There were somber ceremonies in New York City, in Shanksville, Pa., and at the Pentagon on Tuesday as President Trump, along with survivors and families of those killed on this date, remembered Sept. 11, 17 years after the terrorist attack.
Trump, speaking at the Flight 93 National Memorial, said, “A piece of America’s heart is buried in these grounds, but in its place has grown a new resolve to live our lives with the same grace and courage as the heroes of Flight 93.”
He said the field where United Airlines Flight 93 crashed, after passengers overpowered the hijackers who had commandeered it, “is now a monument to American defiance” and “a message to the world America will never ever submit to tyranny.”
Nearly 3,000 people died when hijackers flew jet planes into the World Trade Center in New York and the Pentagon in Northern Virginia. Flight 93 was believed to be heading for the U.S. Capitol when it went down in Shanksville.
Trump noted that nearly 7,000 service members have died since Sept. 11 and — using terminology avoided by his predecessors — said they were “facing down the menace of radical Islamic terrorism.”
At the Pentagon, where 184 people died when American Airlines Flight 77 struck the building, Vice President Pence said, “A growing number of Americans have no living memory of what happened here.”
Pence noted that “roughly one-quarter” of Americans were born after Sept. 11, 2001. “We gather here,” Pence said, “to ensure each succeeding generation knows the story of what happened that dark day, and understands why we must learn the lessons of 9/11 and remain ever vigilant in the defense of our nation and our people.”

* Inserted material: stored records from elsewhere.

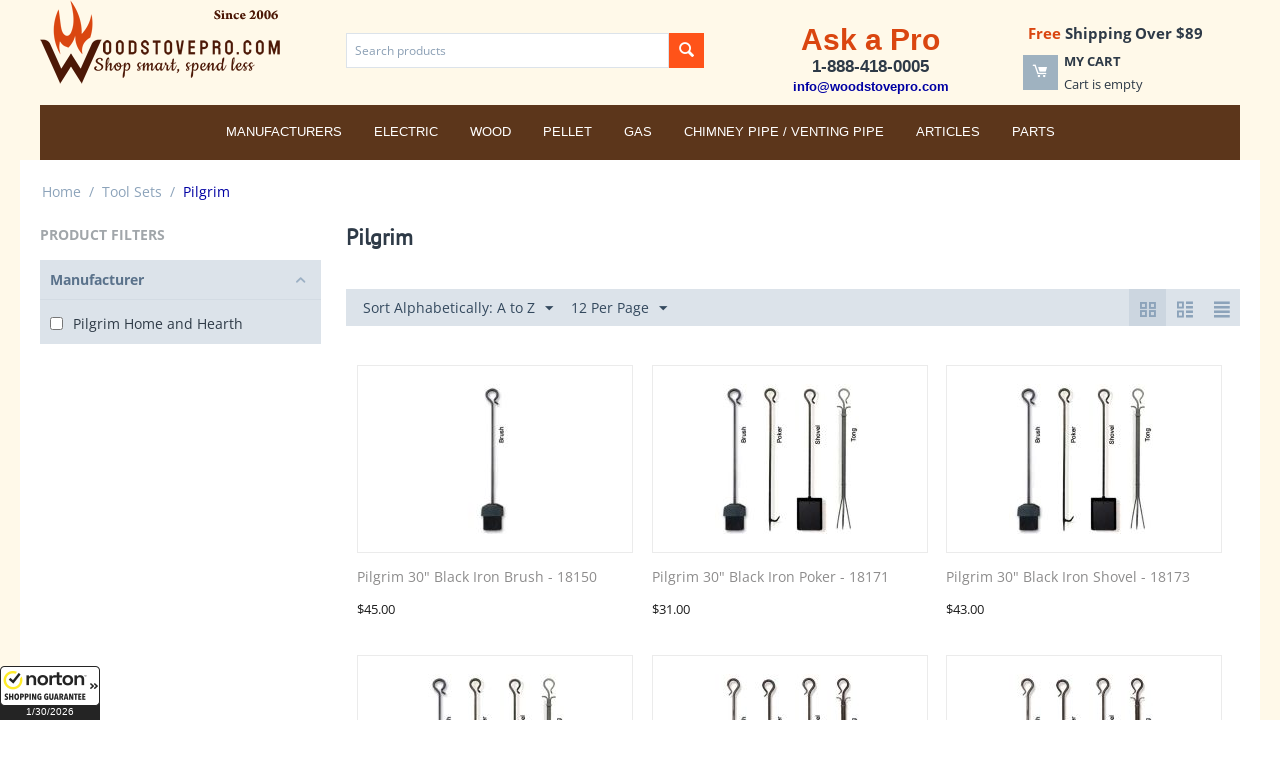

--- FILE ---
content_type: application/x-javascript; charset=utf-8
request_url: https://guarantee-cdn.com/Web/Seal/AltSealInfo.aspx?Info=1&PR=&CBF=bs_R.AltSeal&Elem=_GUARANTEE_SealSpan&SN=buysafeseal_1&HASH=XlxUWLt0zCRyhsLeSbospH7jD3jnCZPRVrkiMtMqC%2fTBgw5Pqua4XP2nuVUeN4v9RxN7035Djvs81Bjs6taCDQ%3d%3d&S=Large&T=M&MSPHASH=&fpc=&DP=br%3DChrome%3Bvr%3D131.0.0.0%3Bos%3DLinux%3Bsno%3Da&I=&TS=efbf8630a2
body_size: 654
content:
bs_R.AltSeal("_GUARANTEE_SealSpan","buysafeseal_1","XlxUWLt0zCRyhsLeSbospH7jD3jnCZPRVrkiMtMqC%2fTBgw5Pqua4XP2nuVUeN4v9RxN7035Djvs81Bjs6taCDQ%3d%3d","","Large","M","<filename>Custom BLX[11]/Web/Seal/images/MpCustom/MP591339226a_Seal_BLX.swf</filename><bsuid>e9896381-2bd9-4b4a-835d-b778c4a19958_47</bsuid><Rollover>Guarantee</Rollover><Type>Bonded</Type><Persist>True</Persist><Affiliate>False</Affiliate><Free>False</Free><SealResponse PersistantSealOn=\"True\" RolloverName=\"Custom\" SetName=\"a\" DisplayFlag=\"-1\" SealType=\"Bonded\" UniqueId=\"e9896381-2bd9-4b4a-835d-b778c4a19958_47\" RolloverType=\"Guarantee\" ShowSeal=\"True\" SealLocation=\"Custom BLX[11]/Web/Seal/images/MpCustom/MP591339226a_Seal_BLX.swf\" MarketplaceUserHash=\"8l8R28wlNCpYAUwyNETedl78m88Qb5YK0n6+8prMxxZKqQ/KVgcMOI2vbzL9tRLpxV7zggbFk+UbfEciG7XyEA==\" IsFreeBond=\"False\" IsAffiliateOnly=\"False\" />");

In New York City, at the National September 11 Memorial & Museum, relatives of those killed in the collapse of the twin towers continued the tradition of reading the names of the victims as church bells tolled on the moments the planes struck.

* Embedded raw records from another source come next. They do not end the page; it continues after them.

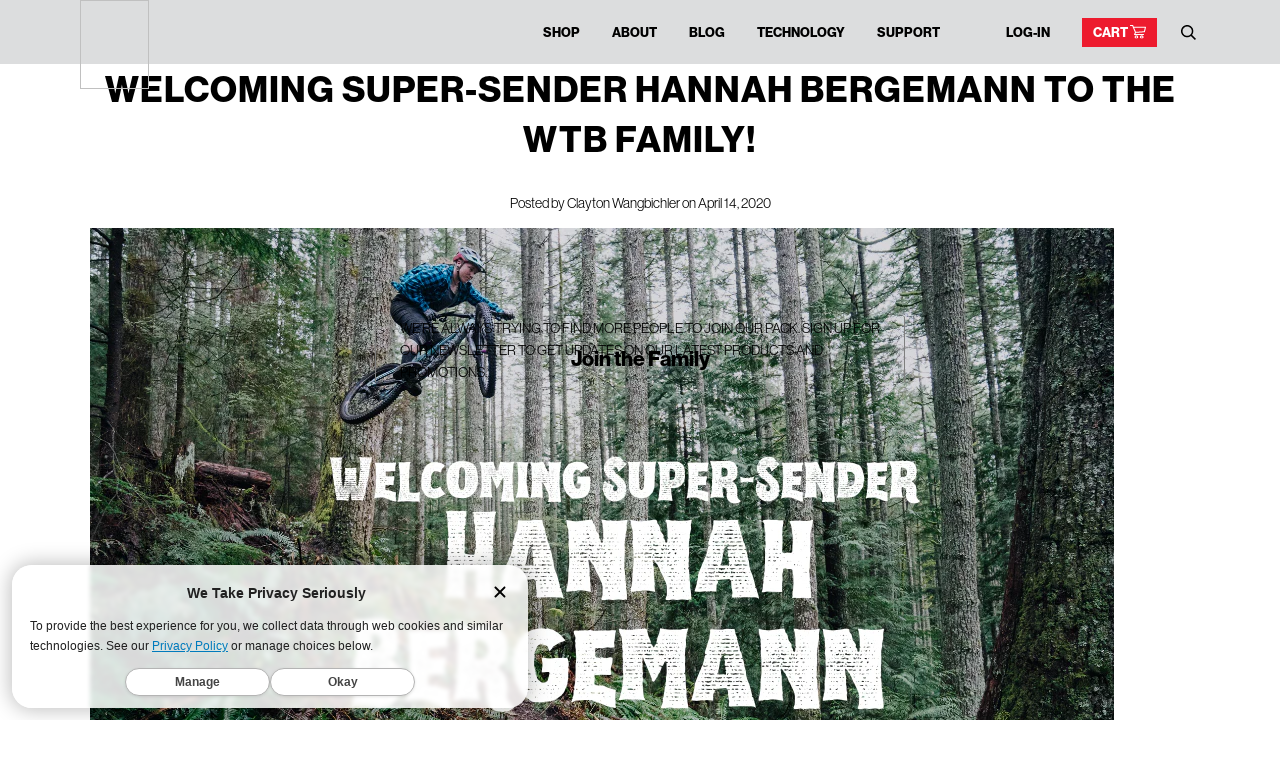

--- FILE ---
content_type: text/javascript
request_url: https://www.wtb.com/cdn/shop/t/66/assets/custom-scripts.js?v=45943502035181087561761149850
body_size: 222
content:
document.addEventListener("DOMContentLoaded",function(){var blogContent=document.querySelector(".blog__article");if(blogContent){var placeholders=blogContent.innerHTML.match(/\[youtube-video id="(.*?)" img="(.*?)"\]/g);placeholders&&placeholders.forEach(function(placeholder){var videoId=placeholder.match(/id="(.*?)"/)[1],imgSrc=placeholder.match(/img="(.*?)"/)[1],youtubeSnippet='\n          <div style="position: relative; width: 100%; max-width: 1060px; margin: 0 auto;">\n            <!-- Custom Image Cover -->\n            <div style="position: relative;">\n              <!-- Play Button Overlay -->\n              <div id="playButtonOverlay_'.concat(videoId,'" style="position: absolute; top: 50%; left: 50%; transform: translate(-50%, -50%); z-index: 2; pointer-events: none;">\n                <img src="https://upload.wikimedia.org/wikipedia/commons/b/b8/YouTube_play_button_icon_%282013%E2%80%932017%29.svg" alt="Play Button" width="70" height="50" style="width: 70px; height: 50px;">\n              </div>\n              <!-- Image Cover with Click Event -->\n              <img src="').concat(imgSrc,'" alt="Video Cover" width="1060" height="596" style="width: 100%; display: block; cursor: pointer;" onclick="playVideo(\'').concat(videoId,'\');">\n            </div>\n            <!-- YouTube Video Iframe (Initially Hidden) -->\n            <div id="videoIframe_').concat(videoId,'" style="display: none; position: relative; padding-bottom: 56.25%; height: 0; overflow: hidden;">\n              <iframe id="youtubeIframe_').concat(videoId,'" src="https://www.youtube.com/embed/').concat(videoId,'?rel=0&showinfo=0" title="YouTube video" style="position: absolute; top: 0; left: 0; width: 100%; height: 100%; border: 0;" allow="autoplay; encrypted-media" allowfullscreen></iframe>\n            </div>\n          </div>\n        ');blogContent.innerHTML=blogContent.innerHTML.replace(placeholder,youtubeSnippet)})}window.playVideo=function(videoId){var coverImage=document.querySelector('img[alt="Video Cover"][onclick="playVideo(\''+videoId+"');\"]");coverImage&&(coverImage.style.display="none");var playButton=document.getElementById("playButtonOverlay_"+videoId);playButton&&(playButton.style.display="none");var iframeContainer=document.getElementById("videoIframe_"+videoId);iframeContainer&&(iframeContainer.style.display="block");var iframe=document.getElementById("youtubeIframe_"+videoId);iframe&&(iframe.src+="&autoplay=1")}}),document.addEventListener("DOMContentLoaded",function(){var blogContent=document.querySelector(".blog__article");if(blogContent){var separatorPlaceholders=blogContent.innerHTML.match(/\[separator(?: (\d+) (\d+))?\]/g);separatorPlaceholders&&separatorPlaceholders.forEach(function(placeholder){var margins=placeholder.match(/\[separator(?: (\d+) (\d+))?\]/),marginTop=margins[1]?margins[1]:50,marginBottom=margins[2]?margins[2]:50,separatorDiv='\n          <div class="separator" style="margin-top:'.concat(marginTop,"px !important; margin-bottom:").concat(marginBottom,'px !important; width:80%; height:2px; background:black; display:block; margin:auto;"></div>\n        ');blogContent.innerHTML=blogContent.innerHTML.replace(placeholder,separatorDiv)})}});
//# sourceMappingURL=/cdn/shop/t/66/assets/custom-scripts.js.map?v=45943502035181087561761149850


--- FILE ---
content_type: image/svg+xml
request_url: https://www.wtb.com/cdn/shop/t/66/assets/icon-cart.svg?v=1273909766199889401761149850
body_size: -212
content:
<svg xmlns="http://www.w3.org/2000/svg" xmlns:xlink="http://www.w3.org/1999/xlink" width="89.999" height="80"><defs><path id="a" d="M0 0h89.999v80H0z"/></defs><clipPath id="b"><use xlink:href="#a" overflow="visible"/></clipPath><path clip-path="url(#b)" fill="#FFF" d="M3 0a3 3 0 1 0 0 6h9.969c4.965 12.297 9.856 24.618 14.781 36.938l-4.531 10.905a3.053 3.053 0 0 0 .275 2.824A3.054 3.054 0 0 0 26 58h50c1.585.022 3.042-1.415 3.042-3S77.585 51.978 76 52H30.5l2.594-6.187 48.156-3.845c1.261-.099 2.401-1.081 2.687-2.313l6-26C90.33 11.905 88.794 9.994 87 10H21.031l-3.25-8.125C17.336.775 16.187 0 15 0H3zm20.437 16h59.782l-4.655 20.188-45.594 3.625L23.437 16zM36 60c-5.487 0-10 4.513-10 10s4.513 10 10 10 10-4.513 10-10-4.513-10-10-10m30 0c-5.487 0-10 4.513-10 10s4.513 10 10 10 10-4.513 10-10-4.513-10-10-10m-30 6c2.245 0 4 1.755 4 4s-1.755 4-4 4-4-1.756-4-4c0-2.245 1.755-4 4-4m30 0c2.245 0 4 1.755 4 4 0 2.244-1.755 4-4 4s-4-1.755-4-4 1.755-4 4-4"/></svg>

Vanessa Lang Langer and her unborn child were among those who died that day. Her name was read by her brother-in-law, Thomas Langer, who also honored the husband she left behind. “I witnessed my brother endure the pain that no one human being was ever meant to bear,” Langer said. “Eventually Timmy Langer drank himself to death.”
Seventeen years after Sept. 11, Langer says, the tragedy “continues to affect every family and friend differently.”